Monday, 18 May 2020

The RUTTER Story: Moving Forward

On the first days of March we received notice that all activities at our Faculty in Lisbon had to close. No more classes, no seminars, no meetings: “Just go home. Now.” The Coronavirus had arrived. Actually, it had been on the radar for some weeks, but its irruption into our lives was sudden and brutal nonetheless. As we grappled with the new reality and tried to anticipate the future, a clear decision formed in the minds of everyone at the RUTTER team: we were determined to continue our research, come what may.

In the following days, the team dispersed geographically. Conferences and seminars were cancelled. Research trips to archives and libraries were postponed to an undefined future. Locked down at our homes in different places around Europe we learned to work in very different circumstances. “Reading Rutters” will document the activities of the RUTTER Project after the arrival of the Coronavirus. It is our story. It is the RUTTER story, and you are warmly invited to follow it. Sail on!

Tuesday, 12 May 2020

What is RUTTER?

We are an international and multidisciplinary team of scholars writing a narrative of the scaling up of a scientific description of the earth in the sixteenth and seventeenth centuries. We draw straight from the lived experience of travelling and observing the earth on long-distance sea voyages.
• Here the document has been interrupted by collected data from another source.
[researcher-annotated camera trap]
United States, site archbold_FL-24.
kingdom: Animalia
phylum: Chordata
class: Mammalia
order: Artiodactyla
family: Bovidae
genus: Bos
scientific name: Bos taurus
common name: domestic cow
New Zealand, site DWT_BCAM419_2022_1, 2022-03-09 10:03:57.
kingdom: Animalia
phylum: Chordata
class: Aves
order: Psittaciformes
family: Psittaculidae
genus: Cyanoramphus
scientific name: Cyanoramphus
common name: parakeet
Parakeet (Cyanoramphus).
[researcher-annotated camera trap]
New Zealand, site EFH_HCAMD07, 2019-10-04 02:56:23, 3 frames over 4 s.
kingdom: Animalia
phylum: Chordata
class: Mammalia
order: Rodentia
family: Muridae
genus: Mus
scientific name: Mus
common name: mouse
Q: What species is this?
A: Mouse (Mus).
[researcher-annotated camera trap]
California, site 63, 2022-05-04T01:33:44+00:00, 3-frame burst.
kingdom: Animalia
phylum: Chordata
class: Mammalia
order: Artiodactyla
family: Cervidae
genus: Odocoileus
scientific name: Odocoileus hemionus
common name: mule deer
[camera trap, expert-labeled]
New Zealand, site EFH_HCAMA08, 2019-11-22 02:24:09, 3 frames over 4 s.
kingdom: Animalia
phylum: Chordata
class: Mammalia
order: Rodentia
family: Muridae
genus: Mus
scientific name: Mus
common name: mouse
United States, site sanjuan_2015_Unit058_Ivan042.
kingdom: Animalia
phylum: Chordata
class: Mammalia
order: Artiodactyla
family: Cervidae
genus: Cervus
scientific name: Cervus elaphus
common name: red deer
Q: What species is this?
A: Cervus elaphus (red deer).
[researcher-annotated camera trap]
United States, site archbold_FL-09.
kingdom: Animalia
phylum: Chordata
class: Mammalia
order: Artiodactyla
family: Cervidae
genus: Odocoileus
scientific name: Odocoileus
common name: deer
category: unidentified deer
This means that, as a preliminary task, we are engaged in the systematic search, identification and classification of the information contained in early modern Iberian rutters and ship’s logbooks—an enormous, fascinating and understudied corpus scattered through libraries and nautical institutions. This will be followed by extensive transdisciplinary work to improve radically our knowledge on the formation of global concepts about the earth: what was the historical process that brought us to them?

More prosaically, RUTTER is the name of the ERC-financed Project started in September 2019: “RUTTER — Making the Earth Global: Early Modern Rutters and the Construction of a Global Concept of the Earth” (ERC Advanced Grant 8334381; IR: Henrique Leitão, Faculdade de Ciências, University of Lisbon).